• CONSIGNES
(A) Réécrivez en plus court le paragraphe de la chronique qui commence par « De plus, tout ce processus », sans perdre ses faits principaux.
(B) Retapez tel quel le passage de la chronique qui va de « il y a 11 mois » à « s’en réjouir !? ».

L'humeur de Nicolas Morlet - Moteurs thermiques après 2035 : fausse bonne nouvelle !

il y a 11 mois | Nicolas Morlet

Cela ne vous aura pas échappé : l’Allemagne a gagné son bras de fer avec l’Europe pour autoriser la vente de moteurs thermiques au-delà de 2035. À condition que ceux-ci soient produits de manière neutre en carbone. Mais sans vouloir casser l’ambiance : doit-on vraiment s’en réjouir !?

Ne vous méprenez pas ! Je me réjouis autant que vous du rétropédalage européen, tant la solution du « tout électrique » paraissait intenable depuis le début - si ce n’est aux yeux de nos décideurs – notamment en termes d’accès à la prise pour les résidents urbains, de praticité pour les utilitaires amenés à tracter des charges lourdes, ou tout simplement... d’écologie pour produire et alimenter toutes ces batteries. Donc prolonger la vie des moteurs thermiques aujourd’hui très efficients, oui !

Par contre, le fait d’en limiter l’usage aux carburants synthétiques neutres en carbone (ces trois derniers mots ont leur importance !) risque fort de doucher les espoirs de nombre de conducteurs. Car l’accès à ces carburants risque fort d’être l’apanage de quelques fortunés, en raison de son prix de vente et des quantités qui seront disponibles. Ce n’est d’ailleurs pas un hasard si Porsche et Ferrari soutenaient cette mesure, eux qui planchent déjà sur ce type de carburant depuis plusieurs années et dont les clients, a priori, ne rechigneront pas à payer pour continuer à faire vrombir leurs moteurs.

Pour comprendre mon scepticisme, il faut se pencher sur la fabrication de ces carburants. Ils sont produits à partir d’hydrogène combiné à du CO2 capté dans l’air ambiant, produisant un gaz qui est ensuite raffiné pour en extraire les biocarburants. Vu comme ça, la neutralité carbone semble aisée puisque le CO2 émis à l’usage est compensé par son absorption dans le processus de fabrication du carburant, produisant un cercle vertueux. Mais il faut pour cela que l’hydrogène soit également produit de manière verte, par électrolyse de l’eau – opération permettant de séparer l’oxygène et l’hydrogène -, et que l’électricité nécessaire à cette fin soit issue de sources renouvelables. Or aujourd’hui, l’hydrogène appelé « vert » représente 1,5 à 4% (selon les sources) de la production mondiale. Le reste étant majoritairement produit à partir… de gaz et de pétrole ! Vous commencez à voir venir le problème ?

De plus, tout ce processus est déjà extrêmement énergivore. La production d’un litre de carburant synthétique ne nécessiterait pas moins de 20 kWh d’électricité selon les calculs de certains spécialistes. Soit l’équivalent d’un quart d’une batterie de SUV électrique actuel ! Soit environ 80 à 100 km de roulage. Alors qu’il faudrait environ 8 litres d’eFuel pour parcourir la même distance. Un vrai problème, à l’heure où les détracteurs de la voiture électrique s’inquiètent de savoir si (ou comment) on pourra toutes les alimenter de manière durable.

(Questions sur la géométrie des scènes)
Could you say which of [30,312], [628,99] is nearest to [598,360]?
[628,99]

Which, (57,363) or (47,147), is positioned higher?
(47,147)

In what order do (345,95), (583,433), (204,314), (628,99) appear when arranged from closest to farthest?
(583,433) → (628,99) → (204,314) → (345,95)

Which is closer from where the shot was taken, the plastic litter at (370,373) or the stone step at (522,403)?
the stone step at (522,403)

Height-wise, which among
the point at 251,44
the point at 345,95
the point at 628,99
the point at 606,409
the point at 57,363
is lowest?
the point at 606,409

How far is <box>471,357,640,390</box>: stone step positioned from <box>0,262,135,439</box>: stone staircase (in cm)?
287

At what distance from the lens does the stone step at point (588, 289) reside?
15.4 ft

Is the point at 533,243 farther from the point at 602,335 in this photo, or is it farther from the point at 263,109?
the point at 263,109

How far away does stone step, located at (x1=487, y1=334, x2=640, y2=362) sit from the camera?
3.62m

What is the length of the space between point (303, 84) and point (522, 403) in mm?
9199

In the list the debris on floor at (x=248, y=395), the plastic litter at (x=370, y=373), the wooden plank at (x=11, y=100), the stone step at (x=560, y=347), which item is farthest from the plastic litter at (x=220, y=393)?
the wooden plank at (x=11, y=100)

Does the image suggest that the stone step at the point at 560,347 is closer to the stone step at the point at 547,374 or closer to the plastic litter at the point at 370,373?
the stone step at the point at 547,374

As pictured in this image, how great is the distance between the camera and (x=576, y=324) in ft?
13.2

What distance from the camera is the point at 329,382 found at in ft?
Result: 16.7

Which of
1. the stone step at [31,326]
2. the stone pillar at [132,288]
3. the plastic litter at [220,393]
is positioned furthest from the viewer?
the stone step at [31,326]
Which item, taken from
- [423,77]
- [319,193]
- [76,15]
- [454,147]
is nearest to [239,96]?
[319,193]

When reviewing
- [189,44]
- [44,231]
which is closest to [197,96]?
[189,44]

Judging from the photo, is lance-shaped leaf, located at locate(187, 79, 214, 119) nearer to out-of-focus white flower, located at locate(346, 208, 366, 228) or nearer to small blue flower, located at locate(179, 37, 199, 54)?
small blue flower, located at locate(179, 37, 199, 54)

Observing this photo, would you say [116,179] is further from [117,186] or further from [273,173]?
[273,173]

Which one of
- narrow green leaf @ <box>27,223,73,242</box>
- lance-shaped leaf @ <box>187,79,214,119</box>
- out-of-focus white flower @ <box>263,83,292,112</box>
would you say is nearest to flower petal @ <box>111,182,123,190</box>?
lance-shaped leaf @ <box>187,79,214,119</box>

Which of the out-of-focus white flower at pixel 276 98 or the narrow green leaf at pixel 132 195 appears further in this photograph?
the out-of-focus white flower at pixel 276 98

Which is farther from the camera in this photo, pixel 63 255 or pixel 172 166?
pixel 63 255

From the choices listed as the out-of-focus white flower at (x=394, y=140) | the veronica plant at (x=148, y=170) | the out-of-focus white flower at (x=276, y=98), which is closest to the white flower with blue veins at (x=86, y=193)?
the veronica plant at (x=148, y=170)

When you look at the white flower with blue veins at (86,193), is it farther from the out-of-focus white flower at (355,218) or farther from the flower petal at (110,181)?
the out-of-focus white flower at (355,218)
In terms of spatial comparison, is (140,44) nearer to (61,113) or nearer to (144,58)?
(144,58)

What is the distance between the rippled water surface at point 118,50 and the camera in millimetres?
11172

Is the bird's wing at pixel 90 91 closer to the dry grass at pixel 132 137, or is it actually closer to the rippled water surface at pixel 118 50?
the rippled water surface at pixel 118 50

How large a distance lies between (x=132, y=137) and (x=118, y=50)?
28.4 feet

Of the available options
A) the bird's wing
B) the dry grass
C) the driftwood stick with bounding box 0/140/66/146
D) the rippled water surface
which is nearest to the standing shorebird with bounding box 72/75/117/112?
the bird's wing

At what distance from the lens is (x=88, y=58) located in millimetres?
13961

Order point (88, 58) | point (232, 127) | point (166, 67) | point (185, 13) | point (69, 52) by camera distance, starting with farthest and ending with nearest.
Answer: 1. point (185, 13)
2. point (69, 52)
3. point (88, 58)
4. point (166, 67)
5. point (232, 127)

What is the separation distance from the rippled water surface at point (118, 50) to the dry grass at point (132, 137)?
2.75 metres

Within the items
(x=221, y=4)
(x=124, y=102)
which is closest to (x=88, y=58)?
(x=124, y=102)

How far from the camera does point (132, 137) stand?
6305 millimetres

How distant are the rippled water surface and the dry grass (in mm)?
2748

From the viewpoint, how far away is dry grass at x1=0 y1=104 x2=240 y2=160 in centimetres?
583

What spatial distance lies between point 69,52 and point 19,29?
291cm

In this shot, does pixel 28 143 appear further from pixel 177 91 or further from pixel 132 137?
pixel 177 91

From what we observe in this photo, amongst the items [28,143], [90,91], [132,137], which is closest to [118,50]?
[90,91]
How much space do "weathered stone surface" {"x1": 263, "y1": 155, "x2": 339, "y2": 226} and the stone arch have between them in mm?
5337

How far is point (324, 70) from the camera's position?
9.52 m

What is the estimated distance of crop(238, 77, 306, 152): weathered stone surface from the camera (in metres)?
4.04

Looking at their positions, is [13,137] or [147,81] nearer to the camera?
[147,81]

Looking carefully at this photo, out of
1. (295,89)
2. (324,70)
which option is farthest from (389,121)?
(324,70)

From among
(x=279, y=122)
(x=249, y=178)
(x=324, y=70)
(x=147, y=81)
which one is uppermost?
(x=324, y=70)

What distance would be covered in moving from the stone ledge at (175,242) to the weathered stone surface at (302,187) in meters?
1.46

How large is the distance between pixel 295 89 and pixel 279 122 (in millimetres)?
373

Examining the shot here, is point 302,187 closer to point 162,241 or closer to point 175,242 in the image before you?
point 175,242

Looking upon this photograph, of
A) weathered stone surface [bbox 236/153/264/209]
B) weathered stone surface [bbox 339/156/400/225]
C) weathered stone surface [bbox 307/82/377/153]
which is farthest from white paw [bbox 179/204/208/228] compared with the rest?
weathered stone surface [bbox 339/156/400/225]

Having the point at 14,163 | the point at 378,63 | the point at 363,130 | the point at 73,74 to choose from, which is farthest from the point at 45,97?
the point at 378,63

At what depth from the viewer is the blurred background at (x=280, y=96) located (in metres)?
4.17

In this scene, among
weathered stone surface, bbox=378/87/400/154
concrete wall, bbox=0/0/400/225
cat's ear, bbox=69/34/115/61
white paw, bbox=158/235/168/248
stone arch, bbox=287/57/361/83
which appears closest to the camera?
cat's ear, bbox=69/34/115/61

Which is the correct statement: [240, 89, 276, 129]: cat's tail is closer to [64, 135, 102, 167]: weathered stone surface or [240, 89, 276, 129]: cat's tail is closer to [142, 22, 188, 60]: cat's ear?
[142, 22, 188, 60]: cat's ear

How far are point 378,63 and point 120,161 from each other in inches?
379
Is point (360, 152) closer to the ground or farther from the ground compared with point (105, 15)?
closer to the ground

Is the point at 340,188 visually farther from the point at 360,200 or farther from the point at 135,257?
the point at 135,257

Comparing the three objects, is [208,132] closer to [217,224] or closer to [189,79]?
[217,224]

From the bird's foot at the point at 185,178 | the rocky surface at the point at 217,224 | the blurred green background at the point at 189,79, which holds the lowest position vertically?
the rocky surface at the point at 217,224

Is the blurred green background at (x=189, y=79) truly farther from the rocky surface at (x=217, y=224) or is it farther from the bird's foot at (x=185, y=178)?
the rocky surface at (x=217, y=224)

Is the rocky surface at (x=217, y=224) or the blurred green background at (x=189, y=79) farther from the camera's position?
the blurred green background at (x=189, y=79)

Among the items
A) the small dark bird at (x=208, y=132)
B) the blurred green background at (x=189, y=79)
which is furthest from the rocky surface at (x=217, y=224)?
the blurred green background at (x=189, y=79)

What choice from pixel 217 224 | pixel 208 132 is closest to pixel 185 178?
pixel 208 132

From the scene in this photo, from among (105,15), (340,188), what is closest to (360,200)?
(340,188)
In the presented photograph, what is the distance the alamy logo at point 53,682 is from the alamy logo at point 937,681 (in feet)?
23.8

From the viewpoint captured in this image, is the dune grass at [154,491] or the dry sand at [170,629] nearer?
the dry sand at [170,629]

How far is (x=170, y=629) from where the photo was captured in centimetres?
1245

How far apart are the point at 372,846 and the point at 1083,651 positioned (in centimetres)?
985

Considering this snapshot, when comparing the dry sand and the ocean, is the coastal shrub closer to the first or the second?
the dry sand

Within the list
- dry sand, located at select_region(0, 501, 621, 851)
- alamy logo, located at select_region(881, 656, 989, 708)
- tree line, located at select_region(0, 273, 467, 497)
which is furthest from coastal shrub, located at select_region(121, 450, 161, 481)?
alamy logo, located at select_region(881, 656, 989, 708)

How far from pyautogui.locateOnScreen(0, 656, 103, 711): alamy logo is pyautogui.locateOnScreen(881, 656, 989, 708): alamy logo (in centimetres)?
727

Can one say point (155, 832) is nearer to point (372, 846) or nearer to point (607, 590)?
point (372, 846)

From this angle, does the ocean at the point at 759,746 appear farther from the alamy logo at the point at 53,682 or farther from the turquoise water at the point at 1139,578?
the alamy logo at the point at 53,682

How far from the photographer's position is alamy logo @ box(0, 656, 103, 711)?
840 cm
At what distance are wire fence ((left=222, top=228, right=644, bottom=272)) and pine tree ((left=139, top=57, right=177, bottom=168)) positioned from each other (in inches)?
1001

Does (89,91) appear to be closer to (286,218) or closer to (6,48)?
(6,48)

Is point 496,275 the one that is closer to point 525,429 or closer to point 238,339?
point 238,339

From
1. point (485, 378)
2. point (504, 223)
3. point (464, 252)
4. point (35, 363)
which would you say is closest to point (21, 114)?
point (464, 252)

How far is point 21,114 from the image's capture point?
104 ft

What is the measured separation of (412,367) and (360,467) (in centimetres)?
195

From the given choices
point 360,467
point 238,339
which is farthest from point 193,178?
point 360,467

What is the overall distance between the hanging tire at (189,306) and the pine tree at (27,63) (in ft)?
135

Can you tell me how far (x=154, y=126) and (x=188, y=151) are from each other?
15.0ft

• LES RÉPONSES
(A) Le processus est déjà très énergivore. Selon certains spécialistes, produire un litre de carburant synthétique demanderait au moins 20 kWh d'électricité. Cela équivaut à un quart de la batterie d'un SUV électrique actuel, soit environ 80 à 100 km de roulage, alors que la même distance exigerait environ 8 litres d'eFuel. C'est un vrai problème au moment où les détracteurs de la voiture électrique se demandent si l'on pourra les alimenter toutes durablement, et comment.

(B)
il y a 11 mois | Nicolas Morlet

Cela ne vous aura pas échappé : l’Allemagne a gagné son bras de fer avec l’Europe pour autoriser la vente de moteurs thermiques au-delà de 2035. À condition que ceux-ci soient produits de manière neutre en carbone. Mais sans vouloir casser l’ambiance : doit-on vraiment s’en réjouir !?